The U.S. government has denied involvement, while major opposition parties say they will not participate because they do not believe conditions are in place for a fair vote.

Atlantic hurricane strengthens at sea

Epsilon, a rare December hurricane in a record-breaking season, strengthened Saturday as it moved out into the open Atlantic, where it posed no threat to land.

The record 14th hurricane of the season had top sustained winds near 80 mph, the National Hurricane Center said. Epsilon was centered about 930 miles west of the Azores on Saturday and moving east at nearly 12 mph.

Bird flu outbreak confirmed in Ukraine

Kiev, Ukraine Ukraine recorded its first bird flu outbreak on Saturday, prompting the president to declare a state of emergency in four Crimean villages where more than 1,600 chickens and geese have died of the disease.

Dead birds found over the past two months in the Black Sea peninsula tested positive for the H5 subtype, officials said.

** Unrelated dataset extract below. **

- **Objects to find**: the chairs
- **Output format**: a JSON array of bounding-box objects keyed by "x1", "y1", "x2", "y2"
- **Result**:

Bird flu had already been detected in neighboring Romania nearly two months ago, and Ukrainian officials scrambled to reassure this nation of 47 million that they were well-prepared.

Ukrainians, meanwhile, began debating whether to stop buying poultry – the only meat many in this poor nation can afford.

Skyscraper suspected as cause of tremors

Taipei, Taiwan The weight of the world’s tallest skyscraper – specially built to withstand Taiwan’s frequent earthquakes – could be causing a rise in the number of tremors beneath it, a professor from the island wrote in a scientific journal.

Lin Cheng-horng, an earthquake specialist at the National Taiwan Normal University in the capital, Taipei, says the 1,679-foot Taipei 101 building – named for the number of floors – might rest on an earthquake fault line.

In the scientific journal Geophysical Research Letters, Lin wrote that the pressure of the building’s 700,000 tons on the ground may be leading to increased seismic activity. The tremors “could be a direct result of the loading of the mega-structure,” said an abstract of Lin’s article, published on the American Geophysical Union’s Web site.

However, Taiwan’s Central Weather Bureau said on Friday that the one year since the building’s completion was too short a time in which to evaluate its effect on tremors.

Early Christmas card sold for $16,000

London A 162-year-old Christmas card – one of the first ever printed – sold at auction Saturday for $16,000.

The hand-colored card, which shows a family celebrating around a table, is one of about 10 surviving from an original batch of 1,000 printed in 1843, auctioneer Henry Aldridge said.

The card was bought at the auction in the town of Devizes in southern England by Jakki Brown, editor and co-owner of Progressive Greetings magazine and general secretary of the Greeting Card Association.